(Stored data)
____________________
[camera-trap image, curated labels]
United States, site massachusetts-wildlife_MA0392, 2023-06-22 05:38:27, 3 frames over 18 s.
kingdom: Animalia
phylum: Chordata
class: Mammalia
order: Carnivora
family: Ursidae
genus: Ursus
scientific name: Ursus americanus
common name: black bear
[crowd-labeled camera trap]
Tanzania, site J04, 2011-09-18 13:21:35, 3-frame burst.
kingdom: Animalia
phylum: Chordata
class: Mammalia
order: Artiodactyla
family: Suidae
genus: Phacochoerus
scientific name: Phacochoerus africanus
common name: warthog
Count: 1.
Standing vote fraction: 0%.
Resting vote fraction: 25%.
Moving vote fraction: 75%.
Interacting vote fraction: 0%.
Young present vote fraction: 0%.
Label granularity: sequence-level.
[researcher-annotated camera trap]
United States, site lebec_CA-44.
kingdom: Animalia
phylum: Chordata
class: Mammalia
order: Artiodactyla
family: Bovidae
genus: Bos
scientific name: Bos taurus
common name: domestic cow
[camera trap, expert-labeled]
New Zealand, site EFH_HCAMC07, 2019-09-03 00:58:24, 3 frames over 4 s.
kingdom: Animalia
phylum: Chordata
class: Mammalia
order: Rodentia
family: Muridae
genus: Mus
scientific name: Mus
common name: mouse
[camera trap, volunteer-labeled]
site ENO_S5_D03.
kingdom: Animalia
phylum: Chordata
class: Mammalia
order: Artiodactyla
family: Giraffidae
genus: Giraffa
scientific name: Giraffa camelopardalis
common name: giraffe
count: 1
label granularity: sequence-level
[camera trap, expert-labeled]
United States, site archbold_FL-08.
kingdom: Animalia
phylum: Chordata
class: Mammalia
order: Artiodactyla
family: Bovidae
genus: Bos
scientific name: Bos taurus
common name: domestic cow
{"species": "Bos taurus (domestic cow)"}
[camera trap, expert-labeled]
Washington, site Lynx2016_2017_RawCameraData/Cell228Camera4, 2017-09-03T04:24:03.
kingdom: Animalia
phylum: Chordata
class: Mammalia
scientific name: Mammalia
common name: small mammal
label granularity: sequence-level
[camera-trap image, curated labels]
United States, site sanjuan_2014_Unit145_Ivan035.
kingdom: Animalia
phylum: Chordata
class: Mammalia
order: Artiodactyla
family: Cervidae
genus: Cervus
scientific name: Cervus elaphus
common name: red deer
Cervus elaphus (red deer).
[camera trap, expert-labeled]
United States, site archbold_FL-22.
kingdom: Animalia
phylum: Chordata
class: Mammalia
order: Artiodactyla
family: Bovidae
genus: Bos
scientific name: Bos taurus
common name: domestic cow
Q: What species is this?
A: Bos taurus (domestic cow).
____________________
### Activity
Each record shown above must be printed once more, exactly.

### Response for this exercise
[camera-trap image, curated labels]
United States, site massachusetts-wildlife_MA0392, 2023-06-22 05:38:27, 3 frames over 18 s.
kingdom: Animalia
phylum: Chordata
class: Mammalia
order: Carnivora
family: Ursidae
genus: Ursus
scientific name: Ursus americanus
common name: black bear
[crowd-labeled camera trap]
Tanzania, site J04, 2011-09-18 13:21:35, 3-frame burst.
kingdom: Animalia
phylum: Chordata
class: Mammalia
order: Artiodactyla
family: Suidae
genus: Phacochoerus
scientific name: Phacochoerus africanus
common name: warthog
Count: 1.
Standing vote fraction: 0%.
Resting vote fraction: 25%.
Moving vote fraction: 75%.
Interacting vote fraction: 0%.
Young present vote fraction: 0%.
Label granularity: sequence-level.
[researcher-annotated camera trap]
United States, site lebec_CA-44.
kingdom: Animalia
phylum: Chordata
class: Mammalia
order: Artiodactyla
family: Bovidae
genus: Bos
scientific name: Bos taurus
common name: domestic cow
[camera trap, expert-labeled]
New Zealand, site EFH_HCAMC07, 2019-09-03 00:58:24, 3 frames over 4 s.
kingdom: Animalia
phylum: Chordata
class: Mammalia
order: Rodentia
family: Muridae
genus: Mus
scientific name: Mus
common name: mouse
[camera trap, volunteer-labeled]
site ENO_S5_D03.
kingdom: Animalia
phylum: Chordata
class: Mammalia
order: Artiodactyla
family: Giraffidae
genus: Giraffa
scientific name: Giraffa camelopardalis
common name: giraffe
count: 1
label granularity: sequence-level
[camera trap, expert-labeled]
United States, site archbold_FL-08.
kingdom: Animalia
phylum: Chordata
class: Mammalia
order: Artiodactyla
family: Bovidae
genus: Bos
scientific name: Bos taurus
common name: domestic cow
{"species": "Bos taurus (domestic cow)"}
[camera trap, expert-labeled]
Washington, site Lynx2016_2017_RawCameraData/Cell228Camera4, 2017-09-03T04:24:03.
kingdom: Animalia
phylum: Chordata
class: Mammalia
scientific name: Mammalia
common name: small mammal
label granularity: sequence-level
[camera-trap image, curated labels]
United States, site sanjuan_2014_Unit145_Ivan035.
kingdom: Animalia
phylum: Chordata
class: Mammalia
order: Artiodactyla
family: Cervidae
genus: Cervus
scientific name: Cervus elaphus
common name: red deer
Cervus elaphus (red deer).
[camera trap, expert-labeled]
United States, site archbold_FL-22.
kingdom: Animalia
phylum: Chordata
class: Mammalia
order: Artiodactyla
family: Bovidae
genus: Bos
scientific name: Bos taurus
common name: domestic cow
Q: What species is this?
A: Bos taurus (domestic cow).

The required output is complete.